The request:
Return every line in the rows below that contains the word "distance", copied unchanged.

Stored rows:
---*---
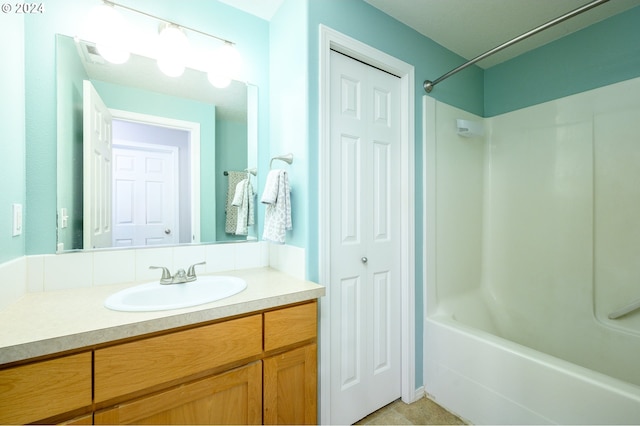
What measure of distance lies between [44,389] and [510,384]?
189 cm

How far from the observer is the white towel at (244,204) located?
---*---
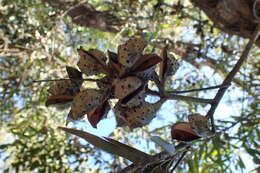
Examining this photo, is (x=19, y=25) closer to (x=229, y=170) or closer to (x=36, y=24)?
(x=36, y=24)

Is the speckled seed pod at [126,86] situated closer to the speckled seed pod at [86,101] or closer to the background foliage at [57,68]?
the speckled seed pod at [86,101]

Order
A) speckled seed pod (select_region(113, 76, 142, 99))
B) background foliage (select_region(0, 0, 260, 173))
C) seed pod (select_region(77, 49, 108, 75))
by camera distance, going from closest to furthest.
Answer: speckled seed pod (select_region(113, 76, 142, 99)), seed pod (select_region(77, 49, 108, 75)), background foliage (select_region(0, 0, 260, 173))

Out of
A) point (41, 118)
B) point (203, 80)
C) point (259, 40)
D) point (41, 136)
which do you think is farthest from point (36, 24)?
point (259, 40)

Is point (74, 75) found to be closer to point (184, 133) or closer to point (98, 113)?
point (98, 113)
---*---
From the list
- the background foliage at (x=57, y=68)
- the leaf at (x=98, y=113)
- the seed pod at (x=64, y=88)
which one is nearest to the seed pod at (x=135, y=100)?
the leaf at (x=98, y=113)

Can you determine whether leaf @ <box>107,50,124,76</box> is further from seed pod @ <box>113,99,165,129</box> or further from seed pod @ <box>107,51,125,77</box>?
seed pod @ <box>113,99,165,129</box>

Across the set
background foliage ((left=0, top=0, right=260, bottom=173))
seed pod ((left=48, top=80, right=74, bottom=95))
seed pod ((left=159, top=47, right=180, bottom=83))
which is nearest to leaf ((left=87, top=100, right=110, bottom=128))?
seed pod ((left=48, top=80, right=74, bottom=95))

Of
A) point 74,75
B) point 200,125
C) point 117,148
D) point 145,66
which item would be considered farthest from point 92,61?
---*---
Task answer:
What measure of distance lies between [44,389] and [510,384]?
by camera distance, going from closest to furthest.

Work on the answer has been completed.